En effet, la cour suprême a pris une mauvaise décision. Regardez attentivement son interprétation et vous verrez que cela est incorrect aussi.  Les cours d’Afrique du sud étaient fautives et celles des États-Unis aussi durant les époquies de ségrégation.

Tout comme les politiciens l’Ontario et du Manitoba avaient tort à propos du francais à la fin des années 1800 ainsi qu’au début des années 1900.

Nos décisions et nos lois doivent coller à la déclaration des Droits de l’Homme.  En tant que personnes libres, nous devons être courageux et les corriger.

Quelqu’un

Intéressant.  La cour suprême du keneda serait raciste envers les anglos.

Vous êtes de pauvres victimes.

Trois siècles de nettoyage ethnique contre tous ceux qui étaient au Canada avant les anglos et vous devez toujours souffrir la présence de vrais Canadiens qui refusent de se soumettre à votre hégémonie ethnocentrique.

Déportations des Acadiens, massacres et meurtres des Métis, famines, infections confinement dans des camps de concentration perpétuels des Autochtones, enlèvement de plusieurs générations de leurs enfants pour les enfermer dans des institutions d’assimilation forcée où ils étaient battus et maltraités jusqu’à ce qu’ils ne parlent plus qu’anglais, plus d’un siècle d’apartheid anti-Canadien pour eradiquer les populations majoritairement francophones des provinces et territoires hors Québec, ségrégation économique si cruelle contre les habitants Canadiens qu’ils en furent réduits au statut de semis-esclaves, nègres blancs d’Amrique dans leur propre patrie, et que les deux tiers d’entre eux ont dus s’exiler à jamais pour survivre, campagne de propagande haineuse continuelle, incitations à la violence, déni de droit et de démocratie, fédérations, partitions, gouvernements, cours, taxes et impôts imposés par la force, la tricherie et la corruption, terrorisme d’état, …  la liste est sans fin.

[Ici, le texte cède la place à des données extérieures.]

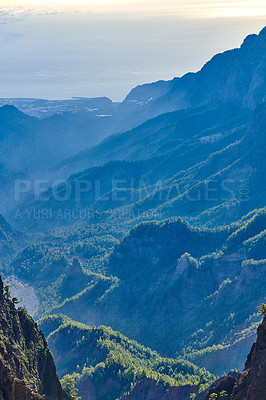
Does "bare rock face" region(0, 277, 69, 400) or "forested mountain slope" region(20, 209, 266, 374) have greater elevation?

Et vous ; que faites-vous aujourd’hui ?  Toujours du dénigrement, toujours des mensonges, toujours de la haine, tentative de faire une partition criminelle, etc.  C’est toujours la même vieille recette qui a si bien marché pour vous alors vous ne voyez pas de raison d’en changer.

Allez donc vous plaindre à L’ONU et à Amnistie Internationale, comme Galganov à fait déjà.  Ils vont rirons en pleine face.